» **Selected excerpt**:
For half a decade now, this researcher has been calculating halleluiahs. The count has taken place primarily during Christmas and Easter, at his "home" congregation of St. Dyad-in-the-Wool Episcopal Church in Purewater, Kansas, but the severe mainstreamedness of this congregation could at one time have been comfortably seen as an accurate cross-section of American churches. Recent ballooning in evangelical charismaticism may skew overall results, however, especially with the resultant increase in so-called "contemporary praise and worship music" with its simplistic--even acephalic--repetition.


The rules of the semi-annual halleluiah count are relatively straightforward: the halleluiah must be pronounced during the actual worship service proper, as demarcated by the Introit and the Postlude. A halleluiah may be either spoken or sung, but merely written halleluiahs not otherwise enunciated during the service may not be counted, their positions fixed, as it were, by the written word and therefore already outside the supply chain prior to the worship event. Any pronounced halleluiah counts regardless of spelling in the original source material. So "halleluiah," "alleluiah, and "alleluia" all count. "Allelu" is grandfathered in as it is recognized as a halleluiah that would have been fully pronounced but has been truncated to fit the meter, that meter typically implied by a particular tune. A full halleluiah is obviously intended, so "allelu" should clearly be counted. One would not think a lyricist meant anything less than "thunderous," for instance, if "thund'rous" were written instead in order to comport with the scansion of a line.

Both planned and spontaneous halleluiahs are counted, though spontaneity is a rarity at St. Dyad-in-the-Wool.

Generally, in traditional, mainstream congregations, Easter wins hands down due to the popularity of the "Halleluiah Chorus" from Handel's oratorio The Messiah, a work the quality and complexity of which would far surpass the capabilities of most of the single-chord bass-thumpers of the new school PowerPoint-driven megachurches.

Thus, in order to properly measure the ebb and flow of halleluiah use between any given Christmas and Easter, one must adjust for the disproportionate number delivered by Handel's classic work. This is made problematic by the difficulty in actually counting the number of halleluiahs in the "Halleluiah Chorus" in order to factor them out. Recall that proper methodology calls for a halleluiah to be pronounced for it to be counted. Handel, however, found it in his artistic interest to deliver the Messiah in four parts, parts not always delivering their lyrical goods, so to speak, in unison.

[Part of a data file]
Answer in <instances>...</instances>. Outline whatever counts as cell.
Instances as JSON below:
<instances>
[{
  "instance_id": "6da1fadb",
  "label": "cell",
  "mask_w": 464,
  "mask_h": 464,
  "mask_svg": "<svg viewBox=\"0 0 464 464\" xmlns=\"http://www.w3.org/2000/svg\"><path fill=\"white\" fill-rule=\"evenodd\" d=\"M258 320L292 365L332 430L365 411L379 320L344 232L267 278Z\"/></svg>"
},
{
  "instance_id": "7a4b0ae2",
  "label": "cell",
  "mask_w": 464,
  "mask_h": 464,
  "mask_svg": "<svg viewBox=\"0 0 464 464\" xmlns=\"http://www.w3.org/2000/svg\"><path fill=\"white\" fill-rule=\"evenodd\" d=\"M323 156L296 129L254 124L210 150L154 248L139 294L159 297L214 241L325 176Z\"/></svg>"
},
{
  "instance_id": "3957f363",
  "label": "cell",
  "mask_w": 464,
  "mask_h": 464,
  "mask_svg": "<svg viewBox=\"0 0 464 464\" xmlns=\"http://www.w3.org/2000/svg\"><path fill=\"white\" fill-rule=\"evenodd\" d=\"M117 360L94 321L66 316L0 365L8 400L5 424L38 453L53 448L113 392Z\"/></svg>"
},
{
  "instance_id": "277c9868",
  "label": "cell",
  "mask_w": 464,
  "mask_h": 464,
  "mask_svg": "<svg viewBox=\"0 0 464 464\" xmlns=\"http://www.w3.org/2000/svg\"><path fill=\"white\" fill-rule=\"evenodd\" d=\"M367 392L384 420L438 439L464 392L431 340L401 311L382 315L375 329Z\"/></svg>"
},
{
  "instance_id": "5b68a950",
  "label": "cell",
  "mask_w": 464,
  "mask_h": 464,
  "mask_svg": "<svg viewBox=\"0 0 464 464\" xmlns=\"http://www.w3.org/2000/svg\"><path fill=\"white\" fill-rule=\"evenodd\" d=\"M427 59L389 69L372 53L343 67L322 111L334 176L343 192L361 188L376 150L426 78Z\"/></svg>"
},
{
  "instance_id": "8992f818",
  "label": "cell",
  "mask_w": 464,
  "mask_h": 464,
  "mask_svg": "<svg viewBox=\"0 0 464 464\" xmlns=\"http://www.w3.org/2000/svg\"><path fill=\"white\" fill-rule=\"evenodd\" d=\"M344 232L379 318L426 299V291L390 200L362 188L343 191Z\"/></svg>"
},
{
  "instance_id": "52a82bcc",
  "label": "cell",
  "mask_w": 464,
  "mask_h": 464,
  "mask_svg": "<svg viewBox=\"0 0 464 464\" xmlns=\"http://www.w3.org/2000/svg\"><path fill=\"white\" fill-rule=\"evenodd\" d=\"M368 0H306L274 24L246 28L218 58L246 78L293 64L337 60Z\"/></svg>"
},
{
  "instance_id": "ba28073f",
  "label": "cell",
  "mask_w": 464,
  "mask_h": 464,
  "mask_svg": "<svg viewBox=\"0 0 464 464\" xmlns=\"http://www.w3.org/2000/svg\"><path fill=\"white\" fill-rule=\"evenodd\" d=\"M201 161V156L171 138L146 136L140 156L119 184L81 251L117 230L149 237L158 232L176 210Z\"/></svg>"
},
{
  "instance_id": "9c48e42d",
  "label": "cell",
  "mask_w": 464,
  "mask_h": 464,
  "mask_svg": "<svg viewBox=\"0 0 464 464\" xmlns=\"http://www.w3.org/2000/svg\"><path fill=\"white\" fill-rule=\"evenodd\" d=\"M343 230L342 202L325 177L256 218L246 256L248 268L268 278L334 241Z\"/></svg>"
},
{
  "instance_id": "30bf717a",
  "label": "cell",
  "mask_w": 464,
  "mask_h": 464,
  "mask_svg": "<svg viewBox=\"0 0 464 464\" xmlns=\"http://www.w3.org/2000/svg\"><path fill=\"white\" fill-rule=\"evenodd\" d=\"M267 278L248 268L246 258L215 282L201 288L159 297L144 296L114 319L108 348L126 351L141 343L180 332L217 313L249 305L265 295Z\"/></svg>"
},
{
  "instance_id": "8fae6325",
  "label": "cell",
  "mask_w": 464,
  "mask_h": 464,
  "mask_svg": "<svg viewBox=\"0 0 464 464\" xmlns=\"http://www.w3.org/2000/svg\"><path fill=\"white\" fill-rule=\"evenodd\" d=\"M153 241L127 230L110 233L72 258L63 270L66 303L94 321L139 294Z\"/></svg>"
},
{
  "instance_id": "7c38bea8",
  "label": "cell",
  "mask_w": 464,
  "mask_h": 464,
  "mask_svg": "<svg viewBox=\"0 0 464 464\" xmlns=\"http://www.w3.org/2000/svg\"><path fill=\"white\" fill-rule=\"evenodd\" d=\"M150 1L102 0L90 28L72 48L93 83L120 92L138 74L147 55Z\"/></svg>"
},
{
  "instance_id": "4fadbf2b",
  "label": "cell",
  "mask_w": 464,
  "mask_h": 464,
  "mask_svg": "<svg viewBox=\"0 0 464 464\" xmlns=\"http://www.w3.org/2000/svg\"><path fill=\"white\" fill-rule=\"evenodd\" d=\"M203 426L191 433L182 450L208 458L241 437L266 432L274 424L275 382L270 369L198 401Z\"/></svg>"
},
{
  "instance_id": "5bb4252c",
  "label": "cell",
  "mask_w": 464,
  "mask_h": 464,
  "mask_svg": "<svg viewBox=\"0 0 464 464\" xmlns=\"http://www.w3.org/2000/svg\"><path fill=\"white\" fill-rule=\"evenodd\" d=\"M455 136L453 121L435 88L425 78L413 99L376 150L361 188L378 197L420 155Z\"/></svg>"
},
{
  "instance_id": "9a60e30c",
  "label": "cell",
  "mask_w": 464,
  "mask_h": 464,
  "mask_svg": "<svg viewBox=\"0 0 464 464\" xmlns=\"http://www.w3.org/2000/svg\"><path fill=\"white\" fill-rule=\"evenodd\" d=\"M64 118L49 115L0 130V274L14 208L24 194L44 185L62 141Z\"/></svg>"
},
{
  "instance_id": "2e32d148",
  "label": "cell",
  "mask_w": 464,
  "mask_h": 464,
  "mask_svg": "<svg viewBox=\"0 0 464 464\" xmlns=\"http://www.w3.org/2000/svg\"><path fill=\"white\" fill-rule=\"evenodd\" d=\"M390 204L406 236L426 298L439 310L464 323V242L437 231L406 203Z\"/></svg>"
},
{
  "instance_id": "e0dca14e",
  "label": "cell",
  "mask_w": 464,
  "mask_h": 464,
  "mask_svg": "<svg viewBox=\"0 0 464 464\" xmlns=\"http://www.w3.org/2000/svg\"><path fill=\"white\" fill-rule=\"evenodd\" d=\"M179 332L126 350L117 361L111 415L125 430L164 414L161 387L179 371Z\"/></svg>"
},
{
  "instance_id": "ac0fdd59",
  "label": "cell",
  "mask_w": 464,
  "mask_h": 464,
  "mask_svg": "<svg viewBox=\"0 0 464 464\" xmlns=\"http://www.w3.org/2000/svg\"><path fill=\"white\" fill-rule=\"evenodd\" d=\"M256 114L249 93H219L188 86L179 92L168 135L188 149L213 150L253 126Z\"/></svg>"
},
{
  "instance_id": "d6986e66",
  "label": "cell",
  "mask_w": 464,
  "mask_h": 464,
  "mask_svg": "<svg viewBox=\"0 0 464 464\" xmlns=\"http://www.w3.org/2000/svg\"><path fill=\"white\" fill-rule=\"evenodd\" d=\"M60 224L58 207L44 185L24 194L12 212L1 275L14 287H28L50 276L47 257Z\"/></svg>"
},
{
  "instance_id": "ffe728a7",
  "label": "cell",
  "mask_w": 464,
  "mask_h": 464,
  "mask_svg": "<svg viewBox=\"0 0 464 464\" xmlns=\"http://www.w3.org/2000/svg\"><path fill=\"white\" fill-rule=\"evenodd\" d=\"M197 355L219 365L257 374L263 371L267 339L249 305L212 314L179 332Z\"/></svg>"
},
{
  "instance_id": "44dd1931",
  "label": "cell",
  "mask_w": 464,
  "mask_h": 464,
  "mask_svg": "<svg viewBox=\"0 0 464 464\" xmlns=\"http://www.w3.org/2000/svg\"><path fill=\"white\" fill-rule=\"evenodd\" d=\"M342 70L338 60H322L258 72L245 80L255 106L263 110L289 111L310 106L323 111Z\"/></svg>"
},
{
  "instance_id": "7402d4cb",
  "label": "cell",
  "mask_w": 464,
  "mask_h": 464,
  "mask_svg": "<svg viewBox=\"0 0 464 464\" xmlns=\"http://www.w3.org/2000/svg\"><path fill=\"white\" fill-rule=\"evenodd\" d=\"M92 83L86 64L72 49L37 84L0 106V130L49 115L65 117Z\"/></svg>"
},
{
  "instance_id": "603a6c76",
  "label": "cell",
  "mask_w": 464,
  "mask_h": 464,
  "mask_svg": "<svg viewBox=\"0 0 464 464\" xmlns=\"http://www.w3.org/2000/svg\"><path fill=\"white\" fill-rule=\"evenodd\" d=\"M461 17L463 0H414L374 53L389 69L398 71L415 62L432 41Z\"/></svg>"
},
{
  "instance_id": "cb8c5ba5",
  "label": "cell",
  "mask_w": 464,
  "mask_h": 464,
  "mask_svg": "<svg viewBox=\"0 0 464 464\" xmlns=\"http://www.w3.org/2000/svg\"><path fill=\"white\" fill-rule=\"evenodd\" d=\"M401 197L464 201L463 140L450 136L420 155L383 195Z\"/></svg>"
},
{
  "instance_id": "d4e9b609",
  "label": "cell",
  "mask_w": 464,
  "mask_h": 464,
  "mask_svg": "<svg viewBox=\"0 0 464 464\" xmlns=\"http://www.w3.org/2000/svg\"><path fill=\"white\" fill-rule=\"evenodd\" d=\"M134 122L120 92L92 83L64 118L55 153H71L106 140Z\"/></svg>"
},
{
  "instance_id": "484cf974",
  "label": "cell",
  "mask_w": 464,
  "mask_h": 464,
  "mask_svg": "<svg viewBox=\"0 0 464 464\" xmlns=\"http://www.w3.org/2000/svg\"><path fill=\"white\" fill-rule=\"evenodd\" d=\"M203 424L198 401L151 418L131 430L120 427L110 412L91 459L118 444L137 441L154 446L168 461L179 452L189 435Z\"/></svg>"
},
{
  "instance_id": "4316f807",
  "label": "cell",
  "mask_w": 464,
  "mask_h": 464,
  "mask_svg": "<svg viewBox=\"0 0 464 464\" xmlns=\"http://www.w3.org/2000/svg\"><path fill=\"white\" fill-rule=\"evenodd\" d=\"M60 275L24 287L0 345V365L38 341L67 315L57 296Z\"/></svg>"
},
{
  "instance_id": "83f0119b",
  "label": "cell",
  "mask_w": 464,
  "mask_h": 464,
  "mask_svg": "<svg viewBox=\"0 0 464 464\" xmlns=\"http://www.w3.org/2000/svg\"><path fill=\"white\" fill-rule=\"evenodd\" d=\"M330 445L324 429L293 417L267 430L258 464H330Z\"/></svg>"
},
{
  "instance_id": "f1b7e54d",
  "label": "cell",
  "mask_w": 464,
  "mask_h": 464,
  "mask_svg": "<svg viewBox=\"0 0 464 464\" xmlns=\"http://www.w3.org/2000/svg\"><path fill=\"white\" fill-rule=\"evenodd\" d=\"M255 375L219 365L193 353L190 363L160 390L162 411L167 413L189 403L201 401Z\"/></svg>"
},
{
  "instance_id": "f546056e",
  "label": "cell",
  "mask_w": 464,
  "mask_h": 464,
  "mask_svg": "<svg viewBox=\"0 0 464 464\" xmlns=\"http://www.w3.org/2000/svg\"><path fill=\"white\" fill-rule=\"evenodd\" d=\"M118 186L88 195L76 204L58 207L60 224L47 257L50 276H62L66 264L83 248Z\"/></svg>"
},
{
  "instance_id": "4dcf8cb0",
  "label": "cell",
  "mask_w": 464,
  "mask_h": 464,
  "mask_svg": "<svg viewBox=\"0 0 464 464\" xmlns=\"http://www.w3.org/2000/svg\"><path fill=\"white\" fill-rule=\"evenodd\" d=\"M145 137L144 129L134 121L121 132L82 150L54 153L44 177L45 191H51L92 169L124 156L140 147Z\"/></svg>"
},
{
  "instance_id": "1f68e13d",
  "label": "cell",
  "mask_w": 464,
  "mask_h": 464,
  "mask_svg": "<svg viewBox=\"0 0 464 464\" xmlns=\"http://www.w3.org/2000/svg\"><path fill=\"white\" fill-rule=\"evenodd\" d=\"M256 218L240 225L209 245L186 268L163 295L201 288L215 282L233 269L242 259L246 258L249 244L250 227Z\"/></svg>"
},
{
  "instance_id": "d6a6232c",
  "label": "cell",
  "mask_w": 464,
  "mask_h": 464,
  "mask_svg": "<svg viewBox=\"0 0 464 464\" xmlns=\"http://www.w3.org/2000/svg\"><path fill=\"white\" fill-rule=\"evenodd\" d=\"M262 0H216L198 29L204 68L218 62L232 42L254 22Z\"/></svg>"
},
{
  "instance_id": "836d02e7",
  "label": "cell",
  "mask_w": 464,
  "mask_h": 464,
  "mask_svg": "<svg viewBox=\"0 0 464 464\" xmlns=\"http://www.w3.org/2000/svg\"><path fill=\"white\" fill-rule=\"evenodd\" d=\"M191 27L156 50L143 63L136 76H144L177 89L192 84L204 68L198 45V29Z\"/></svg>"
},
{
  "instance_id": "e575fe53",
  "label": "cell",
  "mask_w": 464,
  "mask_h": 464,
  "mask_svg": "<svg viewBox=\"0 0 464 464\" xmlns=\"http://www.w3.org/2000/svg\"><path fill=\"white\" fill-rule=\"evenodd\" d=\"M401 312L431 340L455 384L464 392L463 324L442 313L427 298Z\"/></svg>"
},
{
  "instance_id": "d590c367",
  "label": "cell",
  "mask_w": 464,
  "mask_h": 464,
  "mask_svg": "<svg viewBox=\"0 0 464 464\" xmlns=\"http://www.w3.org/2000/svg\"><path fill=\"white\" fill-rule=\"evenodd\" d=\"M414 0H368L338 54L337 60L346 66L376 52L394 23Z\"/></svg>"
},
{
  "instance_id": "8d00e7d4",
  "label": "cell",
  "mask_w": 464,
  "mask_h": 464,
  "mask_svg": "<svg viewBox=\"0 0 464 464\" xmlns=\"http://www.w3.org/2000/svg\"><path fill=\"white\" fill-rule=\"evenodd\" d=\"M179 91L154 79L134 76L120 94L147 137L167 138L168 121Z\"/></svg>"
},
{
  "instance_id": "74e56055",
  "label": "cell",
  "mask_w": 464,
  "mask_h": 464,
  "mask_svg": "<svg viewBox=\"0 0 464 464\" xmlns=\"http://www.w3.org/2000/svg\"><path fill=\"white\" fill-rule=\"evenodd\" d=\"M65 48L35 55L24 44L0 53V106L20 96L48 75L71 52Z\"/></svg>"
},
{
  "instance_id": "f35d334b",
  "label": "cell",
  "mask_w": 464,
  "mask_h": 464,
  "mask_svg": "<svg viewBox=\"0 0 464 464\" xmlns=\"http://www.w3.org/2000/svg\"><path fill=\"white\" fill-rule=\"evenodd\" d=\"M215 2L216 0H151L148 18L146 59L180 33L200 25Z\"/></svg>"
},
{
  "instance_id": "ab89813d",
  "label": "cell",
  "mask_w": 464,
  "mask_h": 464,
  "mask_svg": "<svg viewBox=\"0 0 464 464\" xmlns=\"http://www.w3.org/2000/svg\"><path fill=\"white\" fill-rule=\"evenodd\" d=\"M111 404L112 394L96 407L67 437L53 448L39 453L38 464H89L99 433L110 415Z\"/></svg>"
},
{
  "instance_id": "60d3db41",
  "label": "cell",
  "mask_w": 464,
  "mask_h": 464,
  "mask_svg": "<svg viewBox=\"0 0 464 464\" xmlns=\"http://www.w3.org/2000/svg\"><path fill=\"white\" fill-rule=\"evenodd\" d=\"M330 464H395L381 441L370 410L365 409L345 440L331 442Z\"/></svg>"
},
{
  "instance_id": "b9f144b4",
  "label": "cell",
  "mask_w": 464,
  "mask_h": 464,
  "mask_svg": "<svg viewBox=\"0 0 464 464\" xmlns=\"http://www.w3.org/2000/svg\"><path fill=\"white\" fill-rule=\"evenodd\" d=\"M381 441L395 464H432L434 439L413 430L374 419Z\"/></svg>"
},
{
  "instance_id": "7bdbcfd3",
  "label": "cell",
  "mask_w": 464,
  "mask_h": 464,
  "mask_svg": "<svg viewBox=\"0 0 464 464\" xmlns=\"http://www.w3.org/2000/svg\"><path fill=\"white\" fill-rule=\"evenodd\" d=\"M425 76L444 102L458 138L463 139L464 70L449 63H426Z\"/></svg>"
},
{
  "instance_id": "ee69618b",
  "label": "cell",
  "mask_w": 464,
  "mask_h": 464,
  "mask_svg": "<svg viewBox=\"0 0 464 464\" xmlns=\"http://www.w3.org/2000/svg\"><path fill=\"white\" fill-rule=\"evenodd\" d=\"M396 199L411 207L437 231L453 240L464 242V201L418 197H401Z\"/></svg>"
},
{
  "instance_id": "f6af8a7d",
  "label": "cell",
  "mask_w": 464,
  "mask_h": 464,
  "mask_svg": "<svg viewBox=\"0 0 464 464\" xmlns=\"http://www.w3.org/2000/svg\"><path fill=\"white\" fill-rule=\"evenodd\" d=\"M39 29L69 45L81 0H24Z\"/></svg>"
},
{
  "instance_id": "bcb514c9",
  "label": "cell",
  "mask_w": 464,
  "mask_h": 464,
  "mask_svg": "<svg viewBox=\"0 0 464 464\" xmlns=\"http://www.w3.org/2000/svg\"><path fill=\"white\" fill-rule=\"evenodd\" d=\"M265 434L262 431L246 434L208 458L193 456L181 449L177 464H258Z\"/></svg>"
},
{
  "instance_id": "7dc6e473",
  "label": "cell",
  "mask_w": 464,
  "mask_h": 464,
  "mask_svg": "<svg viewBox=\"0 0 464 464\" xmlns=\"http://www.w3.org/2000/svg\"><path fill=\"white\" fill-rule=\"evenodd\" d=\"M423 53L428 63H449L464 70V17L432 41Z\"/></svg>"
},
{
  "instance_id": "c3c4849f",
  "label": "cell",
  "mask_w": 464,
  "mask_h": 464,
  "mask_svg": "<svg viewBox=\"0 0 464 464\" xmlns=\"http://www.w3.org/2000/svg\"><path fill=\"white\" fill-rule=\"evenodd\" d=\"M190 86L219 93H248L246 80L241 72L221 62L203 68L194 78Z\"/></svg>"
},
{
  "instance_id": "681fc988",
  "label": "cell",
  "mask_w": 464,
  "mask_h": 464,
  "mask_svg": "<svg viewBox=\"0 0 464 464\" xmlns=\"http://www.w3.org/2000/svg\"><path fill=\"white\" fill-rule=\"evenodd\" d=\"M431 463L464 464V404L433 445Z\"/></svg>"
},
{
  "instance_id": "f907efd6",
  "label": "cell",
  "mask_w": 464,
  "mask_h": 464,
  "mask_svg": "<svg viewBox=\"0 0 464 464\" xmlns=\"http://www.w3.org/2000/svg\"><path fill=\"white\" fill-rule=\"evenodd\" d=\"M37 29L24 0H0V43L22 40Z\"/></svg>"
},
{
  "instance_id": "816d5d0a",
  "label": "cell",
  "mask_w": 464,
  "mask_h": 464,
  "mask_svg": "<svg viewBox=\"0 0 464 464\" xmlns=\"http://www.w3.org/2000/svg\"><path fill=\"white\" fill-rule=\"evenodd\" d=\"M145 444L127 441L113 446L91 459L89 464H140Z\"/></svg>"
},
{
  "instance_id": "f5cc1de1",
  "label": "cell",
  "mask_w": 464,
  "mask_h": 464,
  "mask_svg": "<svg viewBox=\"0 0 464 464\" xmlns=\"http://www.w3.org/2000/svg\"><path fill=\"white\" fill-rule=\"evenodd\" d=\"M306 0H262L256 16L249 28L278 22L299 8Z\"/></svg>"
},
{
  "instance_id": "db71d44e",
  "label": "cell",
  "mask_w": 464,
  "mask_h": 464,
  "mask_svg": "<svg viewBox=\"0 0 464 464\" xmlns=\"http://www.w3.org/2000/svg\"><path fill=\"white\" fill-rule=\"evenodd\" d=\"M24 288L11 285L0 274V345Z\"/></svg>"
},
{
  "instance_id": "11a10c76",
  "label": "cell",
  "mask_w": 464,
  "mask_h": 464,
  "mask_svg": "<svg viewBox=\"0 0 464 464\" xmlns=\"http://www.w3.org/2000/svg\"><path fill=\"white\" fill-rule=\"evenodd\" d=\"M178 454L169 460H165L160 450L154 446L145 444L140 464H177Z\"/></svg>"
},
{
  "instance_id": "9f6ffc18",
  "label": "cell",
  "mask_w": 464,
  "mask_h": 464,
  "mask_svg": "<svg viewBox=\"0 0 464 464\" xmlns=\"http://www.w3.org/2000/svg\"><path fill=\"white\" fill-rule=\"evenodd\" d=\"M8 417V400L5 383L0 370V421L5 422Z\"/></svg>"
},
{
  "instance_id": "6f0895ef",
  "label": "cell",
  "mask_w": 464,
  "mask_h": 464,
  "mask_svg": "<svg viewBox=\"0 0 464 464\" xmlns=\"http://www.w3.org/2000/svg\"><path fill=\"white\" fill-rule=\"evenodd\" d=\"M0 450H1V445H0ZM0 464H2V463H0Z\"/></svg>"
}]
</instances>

» **Stated exercise 1**: Sum up the text on counting halleluiahs in two sentences.
» **Stated exercise 2**: From the text on counting halleluiahs, put this sentence into Spanish: "Both planned and spontaneous halleluiahs are counted, though spontaneity is a rarity at St. Dyad-in-the-Wool."
» **Stated exercise 3**: According to the text on counting halleluiahs, why does "allelu" count?
The records aren't needed for anything here.

» **Response 1**: For five years, the researcher has counted halleluiahs at Christmas and Easter at St. Dyad-in-the-Wool Episcopal Church in Purewater, Kansas, including any spoken or sung halleluiah pronounced between the Introit and the Postlude, whatever its spelling. In traditional congregations Easter usually wins because of Handel's "Halleluiah Chorus," but its halleluiahs are hard to count and factor out because the work's four parts don't always sing the words together.

» **Response 2**: Se cuentan tanto los aleluyas planeados como los espontáneos, aunque la espontaneidad es una rareza en St. Dyad-in-the-Wool.

» **Response 3**: It is recognized as a halleluiah that would have been fully pronounced but was shortened to fit the meter.